##### Text excerpt #####

Peel Law Association v. Pieters, 2013 ONCA 396 (CanLII)[6]
[59] While the word "nexus" is perfectly acceptable, I think it preferable to continue to use the terms more commonly used in the jurisprudence developed under the Code. All that is required is that there be a "connection" between the adverse treatment and the ground of discrimination. The ground of discrimination must somehow be a "factor" in the adverse treatment.
[60] I do not think it acceptable, however, to attach the modifier "causal" to "nexus". Doing so seems to me to elevate the test beyond what the law requires. The Divisional Court's requirement of a "causal nexus" or a "causal link" between the adverse treatment and a prohibited ground seems counter to the evolution of human rights jurisprudence, which focuses on the [page94 ]discriminatory effects of conduct, rather than on intention and direct cause.
[61] I conclude that the Divisional Court erred in law by applying an incorrect and stricter test of discrimination in deciding this case. This error necessarily affected the Divisional Court's analysis of whether the evidence could reasonably satisfy the test for discrimination.
...
[69] Shaw is an example of such a case. Shaw involved allegations similar to those in this case. In responding to the applicant's evidence, the respondent did not seek to invoke a statutory exception but merely sought to lead evidence to persuade the vice-chair his conduct was not discriminatory. Lang J.A. said, at para. 12, "This means that the onus lies on the complainant to establish discrimination on the balance of probabilities and that, if the complainant does so, the evidentiary burden shifts to the respondent" (emphasis added).

##### Data for review #####

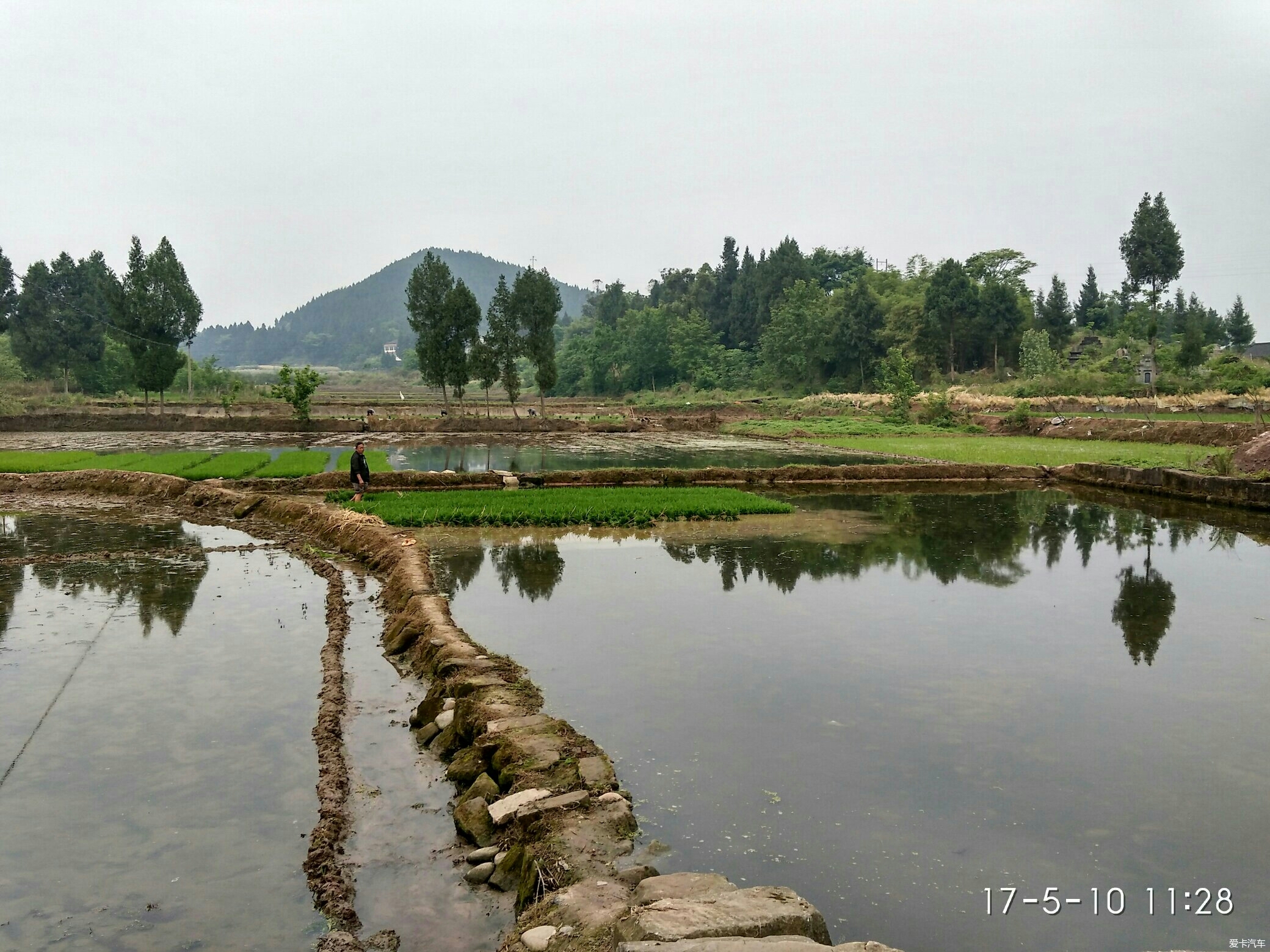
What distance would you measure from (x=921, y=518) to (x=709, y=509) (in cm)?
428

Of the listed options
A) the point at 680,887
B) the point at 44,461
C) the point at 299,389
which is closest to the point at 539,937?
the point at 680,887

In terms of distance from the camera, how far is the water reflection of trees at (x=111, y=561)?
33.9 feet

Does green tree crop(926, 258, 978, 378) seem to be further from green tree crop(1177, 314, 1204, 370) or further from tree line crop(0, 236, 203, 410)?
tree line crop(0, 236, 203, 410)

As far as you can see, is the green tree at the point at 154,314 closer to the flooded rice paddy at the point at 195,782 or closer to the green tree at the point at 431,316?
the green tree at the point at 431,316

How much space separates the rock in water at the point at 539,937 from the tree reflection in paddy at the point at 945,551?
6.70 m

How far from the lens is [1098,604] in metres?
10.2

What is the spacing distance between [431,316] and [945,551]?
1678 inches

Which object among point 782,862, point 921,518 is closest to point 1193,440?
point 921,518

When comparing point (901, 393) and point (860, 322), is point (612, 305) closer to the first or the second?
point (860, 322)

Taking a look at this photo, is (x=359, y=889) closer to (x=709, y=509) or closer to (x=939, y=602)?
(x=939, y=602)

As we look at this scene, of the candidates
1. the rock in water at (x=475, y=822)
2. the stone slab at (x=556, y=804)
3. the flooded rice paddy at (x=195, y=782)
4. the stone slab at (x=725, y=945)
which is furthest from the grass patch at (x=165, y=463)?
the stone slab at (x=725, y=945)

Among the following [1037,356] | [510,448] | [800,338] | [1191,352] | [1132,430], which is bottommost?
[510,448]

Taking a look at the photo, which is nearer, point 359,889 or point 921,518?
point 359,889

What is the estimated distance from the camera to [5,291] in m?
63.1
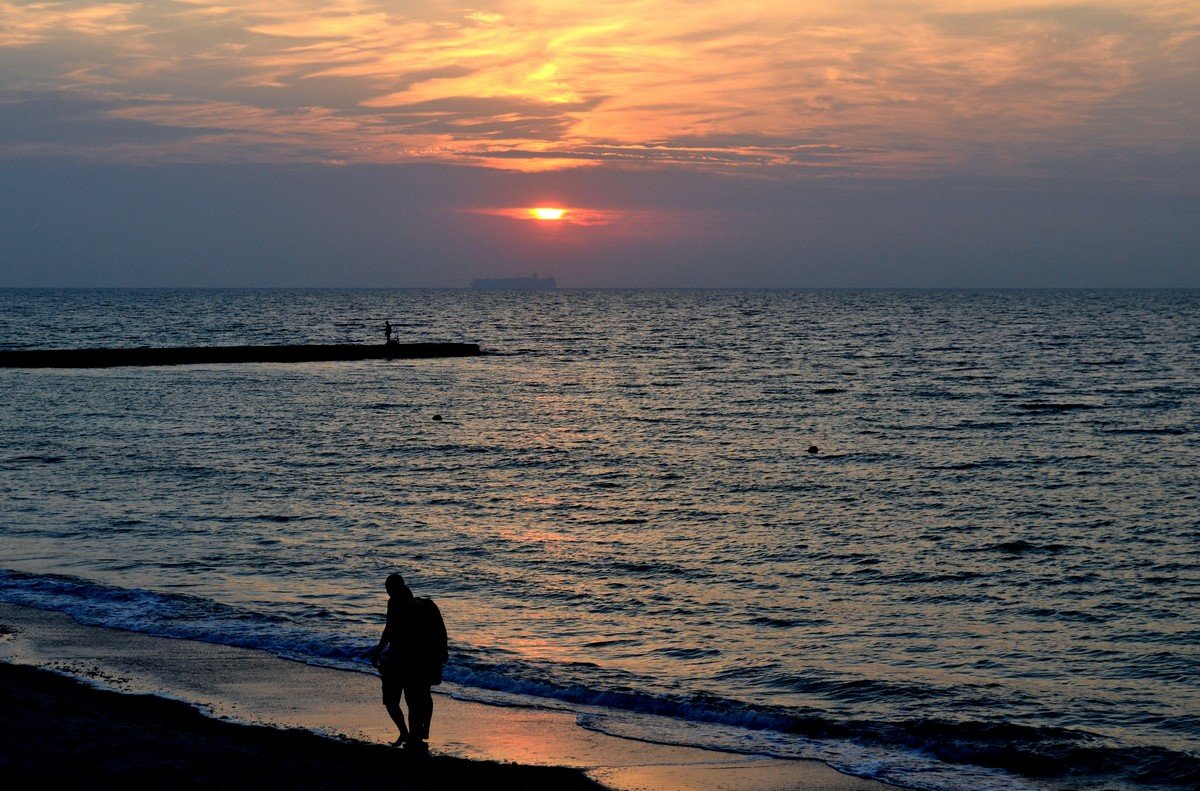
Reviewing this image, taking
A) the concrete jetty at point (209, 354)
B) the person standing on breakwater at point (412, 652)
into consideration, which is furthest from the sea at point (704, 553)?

#####

* Problems and tasks
**A.** In the Peel Law Association excerpt, which modifier does the court say it is not acceptable to attach to "nexus"?
**B.** Repeat everything in the Peel Law Association excerpt from "Peel Law Association" down to "and direct cause.".
The material comes from a separate source.

* Answer set
**A.** "Causal"

**B.**
Peel Law Association v. Pieters, 2013 ONCA 396 (CanLII)[6]
[59] While the word "nexus" is perfectly acceptable, I think it preferable to continue to use the terms more commonly used in the jurisprudence developed under the Code. All that is required is that there be a "connection" between the adverse treatment and the ground of discrimination. The ground of discrimination must somehow be a "factor" in the adverse treatment.
[60] I do not think it acceptable, however, to attach the modifier "causal" to "nexus". Doing so seems to me to elevate the test beyond what the law requires. The Divisional Court's requirement of a "causal nexus" or a "causal link" between the adverse treatment and a prohibited ground seems counter to the evolution of human rights jurisprudence, which focuses on the [page94 ]discriminatory effects of conduct, rather than on intention and direct cause.